Recorded data
----------------
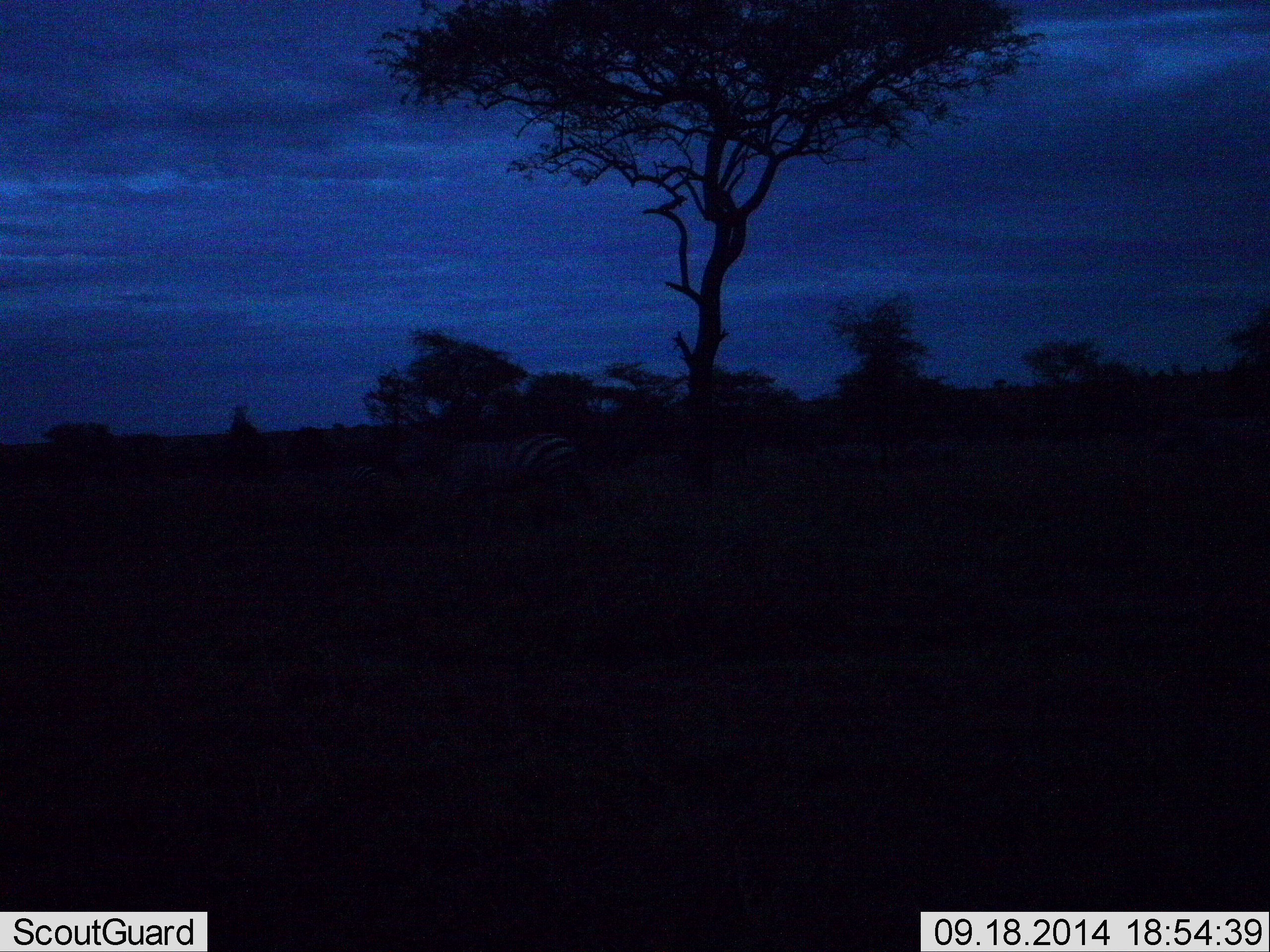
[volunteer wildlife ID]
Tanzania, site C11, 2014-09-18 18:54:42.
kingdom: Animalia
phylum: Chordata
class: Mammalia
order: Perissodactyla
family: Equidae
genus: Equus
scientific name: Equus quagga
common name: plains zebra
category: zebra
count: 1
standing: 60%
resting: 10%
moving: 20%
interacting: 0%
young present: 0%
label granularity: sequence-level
----------------
- TASK ITEM
The records above should be written out in full and unchanged, except that pictures are dropped.

- FINISHED EXERCISE
[volunteer wildlife ID]
Tanzania, site C11, 2014-09-18 18:54:42.
kingdom: Animalia
phylum: Chordata
class: Mammalia
order: Perissodactyla
family: Equidae
genus: Equus
scientific name: Equus quagga
common name: plains zebra
category: zebra
count: 1
standing: 60%
resting: 10%
moving: 20%
interacting: 0%
young present: 0%
label granularity: sequence-level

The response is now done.